What does Adam Back mean by calling Bitcoin the hurdle rate?

He means Bitcoin should be the benchmark for long-term investing and value preservation. If a strategy cannot outperform Bitcoin, he argues that buying Bitcoin may be the better choice.

Why does Adam Back think Bitcoin adoption is moving faster than expected?

He says that five years ago, few would have expected institutional buying, sovereign exposure, government involvement, and broad financial product access to develop this quickly.

What are the three waves of Bitcoin adoption according to Adam Back?

They are early adopters using exchanges, broader access through ETFs, and the rise of treasury companies and institutional buyers using Bitcoin as a treasury asset.

Why are companies adopting Bitcoin as a treasury asset?

Back says companies are using Bitcoin to protect cash reserves from inflation and to benefit from Bitcoin’s long-term performance curve.

How does Adam Back distinguish treasury companies from ETFs?

He says ETFs mainly hold the asset by mandate and charge management fees, while treasury companies can actively use capital markets access to increase Bitcoin per share over time.

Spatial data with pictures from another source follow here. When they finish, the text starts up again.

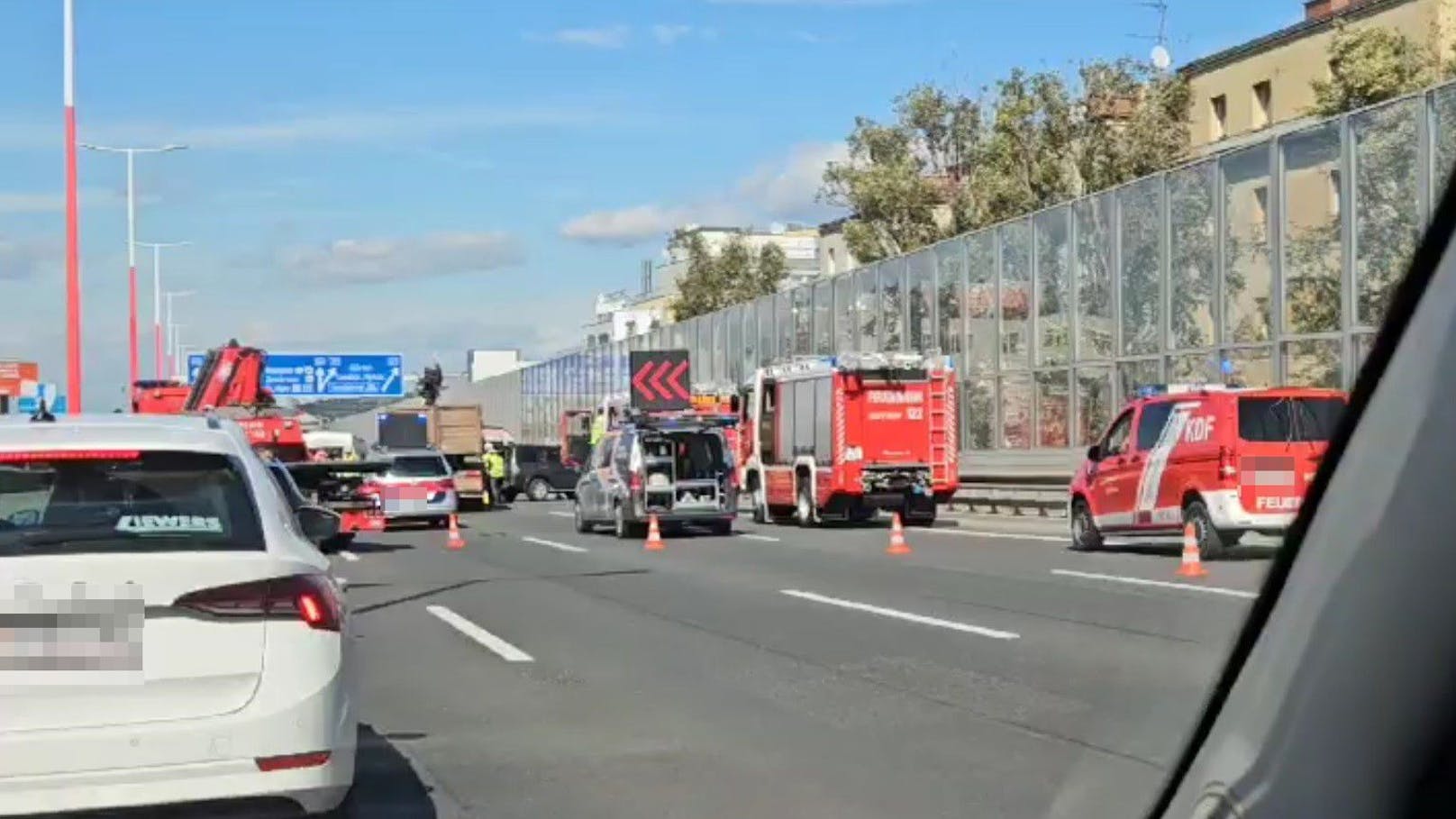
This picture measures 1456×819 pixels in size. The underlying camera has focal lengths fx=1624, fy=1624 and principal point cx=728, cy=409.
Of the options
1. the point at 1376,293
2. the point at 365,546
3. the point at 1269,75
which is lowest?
the point at 365,546

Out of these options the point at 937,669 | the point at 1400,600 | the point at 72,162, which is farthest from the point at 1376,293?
the point at 72,162

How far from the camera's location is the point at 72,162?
105 feet

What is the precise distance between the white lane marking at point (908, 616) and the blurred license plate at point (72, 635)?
7951mm

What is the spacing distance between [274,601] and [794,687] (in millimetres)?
5367

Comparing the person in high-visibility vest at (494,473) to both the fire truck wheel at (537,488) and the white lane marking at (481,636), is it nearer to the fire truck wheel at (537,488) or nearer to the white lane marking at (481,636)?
the fire truck wheel at (537,488)

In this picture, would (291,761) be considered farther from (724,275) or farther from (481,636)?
(724,275)

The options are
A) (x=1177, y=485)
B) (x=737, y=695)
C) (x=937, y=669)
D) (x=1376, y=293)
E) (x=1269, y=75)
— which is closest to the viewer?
(x=1376, y=293)

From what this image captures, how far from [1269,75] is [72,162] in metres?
22.4

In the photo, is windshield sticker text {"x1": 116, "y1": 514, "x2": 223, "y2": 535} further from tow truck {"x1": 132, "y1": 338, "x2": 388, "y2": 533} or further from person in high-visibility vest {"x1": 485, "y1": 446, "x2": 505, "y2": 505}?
person in high-visibility vest {"x1": 485, "y1": 446, "x2": 505, "y2": 505}

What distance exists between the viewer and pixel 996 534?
25766 mm

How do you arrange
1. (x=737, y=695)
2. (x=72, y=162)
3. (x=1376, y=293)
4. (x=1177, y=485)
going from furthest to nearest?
(x=72, y=162) → (x=1177, y=485) → (x=737, y=695) → (x=1376, y=293)

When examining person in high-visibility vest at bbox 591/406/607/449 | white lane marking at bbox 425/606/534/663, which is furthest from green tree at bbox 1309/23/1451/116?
person in high-visibility vest at bbox 591/406/607/449

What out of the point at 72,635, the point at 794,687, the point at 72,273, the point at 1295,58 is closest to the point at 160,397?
the point at 72,273

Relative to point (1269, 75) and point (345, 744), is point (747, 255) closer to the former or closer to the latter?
point (1269, 75)
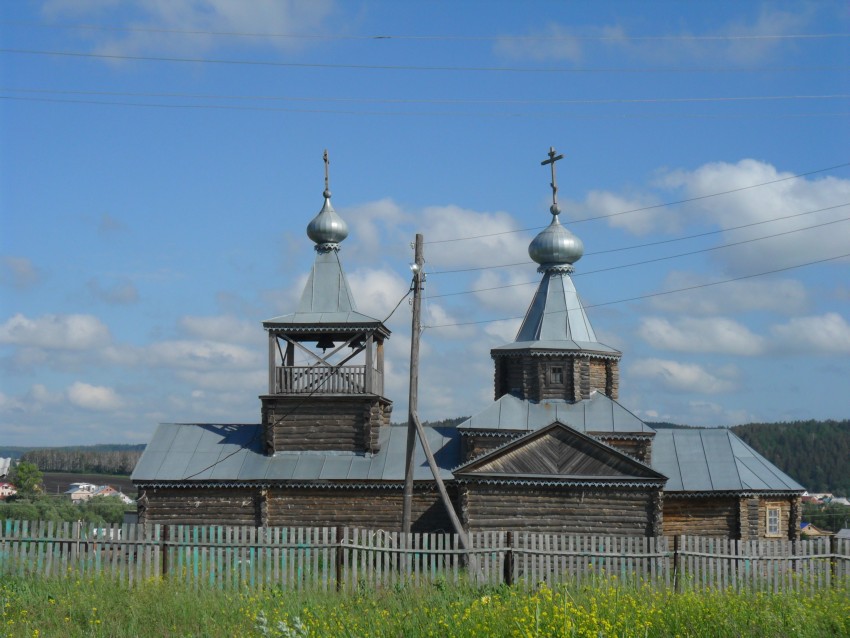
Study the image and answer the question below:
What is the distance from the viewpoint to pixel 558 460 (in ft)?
77.3

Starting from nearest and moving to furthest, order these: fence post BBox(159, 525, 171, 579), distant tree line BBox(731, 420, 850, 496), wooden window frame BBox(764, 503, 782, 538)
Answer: fence post BBox(159, 525, 171, 579) < wooden window frame BBox(764, 503, 782, 538) < distant tree line BBox(731, 420, 850, 496)

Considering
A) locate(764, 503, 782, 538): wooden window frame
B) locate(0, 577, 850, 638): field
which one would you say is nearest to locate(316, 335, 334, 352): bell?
locate(764, 503, 782, 538): wooden window frame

Does Adam Back view Bitcoin as political?

No. He describes Bitcoin as apolitical money, similar in general class to gold, and says people across cultures and political leanings will buy it.

What role do stablecoins play in Adam Back’s view?

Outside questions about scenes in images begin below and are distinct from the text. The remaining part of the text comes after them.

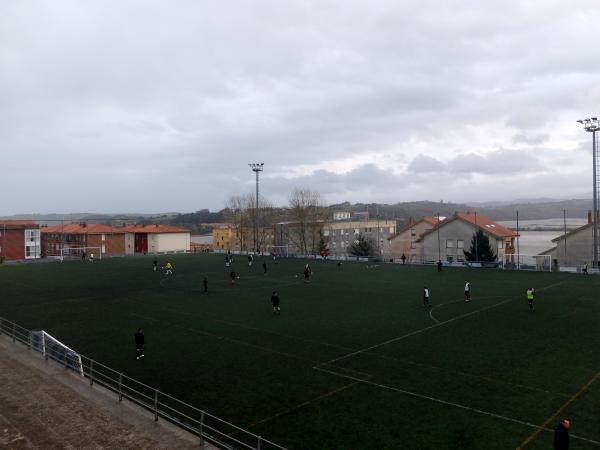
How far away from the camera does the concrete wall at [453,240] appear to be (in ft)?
225

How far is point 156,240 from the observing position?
95875 mm

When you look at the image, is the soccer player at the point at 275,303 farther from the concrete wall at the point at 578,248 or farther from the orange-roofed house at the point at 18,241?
the orange-roofed house at the point at 18,241

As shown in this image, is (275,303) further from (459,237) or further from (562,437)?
(459,237)

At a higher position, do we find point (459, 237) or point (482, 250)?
point (459, 237)

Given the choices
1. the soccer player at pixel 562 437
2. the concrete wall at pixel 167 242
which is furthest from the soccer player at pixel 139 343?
the concrete wall at pixel 167 242

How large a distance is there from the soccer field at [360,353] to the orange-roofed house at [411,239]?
40443 millimetres

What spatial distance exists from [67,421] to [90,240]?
88.3 m

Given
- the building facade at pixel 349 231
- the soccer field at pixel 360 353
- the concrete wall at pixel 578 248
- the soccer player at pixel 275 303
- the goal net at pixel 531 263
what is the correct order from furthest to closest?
the building facade at pixel 349 231 → the concrete wall at pixel 578 248 → the goal net at pixel 531 263 → the soccer player at pixel 275 303 → the soccer field at pixel 360 353

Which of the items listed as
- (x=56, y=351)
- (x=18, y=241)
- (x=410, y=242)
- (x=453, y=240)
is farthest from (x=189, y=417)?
(x=18, y=241)

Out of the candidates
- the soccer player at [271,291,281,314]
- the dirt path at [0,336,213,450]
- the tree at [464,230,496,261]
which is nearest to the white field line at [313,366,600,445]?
the dirt path at [0,336,213,450]

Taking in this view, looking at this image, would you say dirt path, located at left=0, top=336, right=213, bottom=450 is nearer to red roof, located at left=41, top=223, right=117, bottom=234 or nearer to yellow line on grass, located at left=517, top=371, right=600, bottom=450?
yellow line on grass, located at left=517, top=371, right=600, bottom=450

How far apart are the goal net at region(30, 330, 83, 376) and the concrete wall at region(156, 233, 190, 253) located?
77703mm

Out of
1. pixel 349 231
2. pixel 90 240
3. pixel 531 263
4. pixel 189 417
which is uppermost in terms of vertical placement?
pixel 349 231

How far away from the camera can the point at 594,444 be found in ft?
37.0
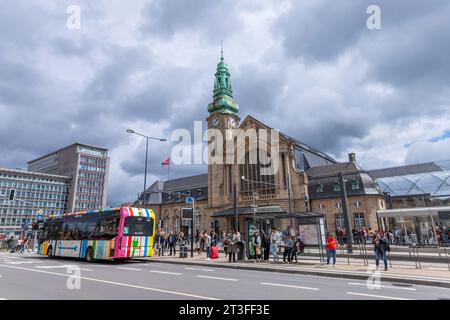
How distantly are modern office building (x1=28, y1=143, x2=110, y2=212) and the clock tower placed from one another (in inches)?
3186

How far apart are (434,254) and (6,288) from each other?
1991 cm

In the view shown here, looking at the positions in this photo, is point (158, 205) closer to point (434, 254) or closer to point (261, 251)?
point (261, 251)

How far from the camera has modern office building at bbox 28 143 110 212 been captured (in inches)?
4486

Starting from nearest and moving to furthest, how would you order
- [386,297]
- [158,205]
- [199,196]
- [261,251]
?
1. [386,297]
2. [261,251]
3. [199,196]
4. [158,205]

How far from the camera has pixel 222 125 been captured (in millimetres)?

He sees stablecoins as a modern alternative to wire transfers that help move dollars or euros efficiently, support trading and settlement, and operate on similar technology rails within Bitcoin-related markets.

Why does Adam Back say every company could become a Bitcoin treasury company?

Because if Bitcoin is the hurdle rate and most companies cannot outperform it, he argues that the way to compete is to internalize Bitcoin by holding it as a reserve and operating with Bitcoin exposure.